2. Déterminer les limites de f en ±∞.
\finenonce{12345}
\finexercice
Batch Processing and PDF Generation
To handle multiple chapters, I built a simple batch system. The script reads URLs from a text file and processes them all:
if __name__ == "__main__":
with open('pages.txt', 'r') as f:
for line in f:
page = line.strip()
get_page(page)
Running the scraper looks like this:
$ python grab.py
LaTeX file generated: dump/Nombres complexes.tex
LaTeX file generated: dump/Polynômes.tex
LaTeX file generated: dump/Fractions rationnelles.tex
LaTeX file generated: dump/Espaces vectoriels.tex
...
Then a bash script compiles everything to PDF:
#!/bin/bash
for tex_file in "dump"/*.tex; do
filename=$(basename "$tex_file")
echo "Processing $filename..."
pdflatex -output-directory="output" "$tex_file"
if [ $? -eq 0 ]; then
echo "Successfully generated PDF for $filename"
else
echo "Error generating PDF for $filename"
fi
done
Console output during compilation:
$ ./gen.sh
Processing Nombres complexes.tex...
This is pdfTeX, Version 3...
...
Output written on output/Nombres complexes.pdf (47 pages, 892341 bytes).
Successfully generated PDF for Nombres complexes.tex
Processing Polynômes.tex...
...
Successfully generated PDF for Polynômes.tex
What I Ended Up With
The final system gives me clean PDF exercise sheets organized by chapter and topic.

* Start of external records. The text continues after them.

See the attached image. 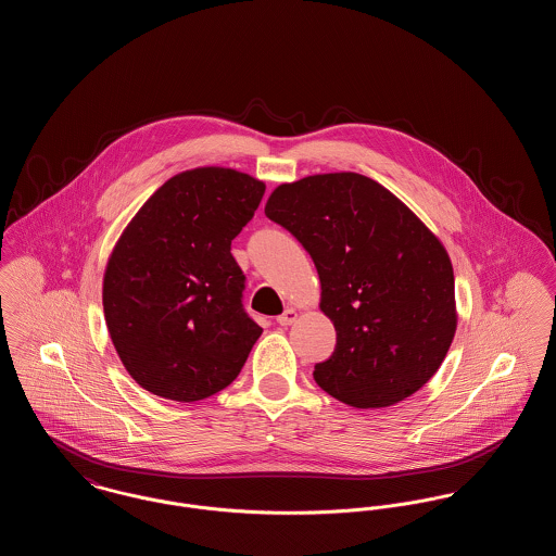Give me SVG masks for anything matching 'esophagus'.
Listing matches in <instances>:
<instances>
[{
  "mask_svg": "<svg viewBox=\"0 0 556 556\" xmlns=\"http://www.w3.org/2000/svg\"><path fill=\"white\" fill-rule=\"evenodd\" d=\"M295 318H298V313H295L293 308H286V313L277 317V323H279L281 327H288L291 323H295Z\"/></svg>",
  "mask_w": 556,
  "mask_h": 556,
  "instance_id": "esophagus-1",
  "label": "esophagus"
}]
</instances>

Each PDF has:
- Exercises section: All problems clearly formatted with difficulty stars
- Hints section: Separated so I can try problems first
- Solutions section: Complete worked solutions
The PDFs look professional and are much easier to print and study from than the website. I can now grab any Bibmath chapter and have a LaTeX version in seconds.
Here’s the typical file structure after running everything:
dump/
Nombres complexes.tex
Polynômes.tex
Espaces vectoriels.tex
...
output/
Nombres complexes.pdf
Polynômes.pdf
Espaces vectoriels.pdf
...
If You Want to Try It
The code is straightforward Python with BeautifulSoup and requests. You’ll need a pages.txt
file with Bibmath URLs (one per line), plus header/footer LaTeX files for styling.
It’s specifically built for Bibmath’s HTML structure, so it won’t work on other sites without modification. But if you’re studying French math and want better-formatted exercises, it might save you some time.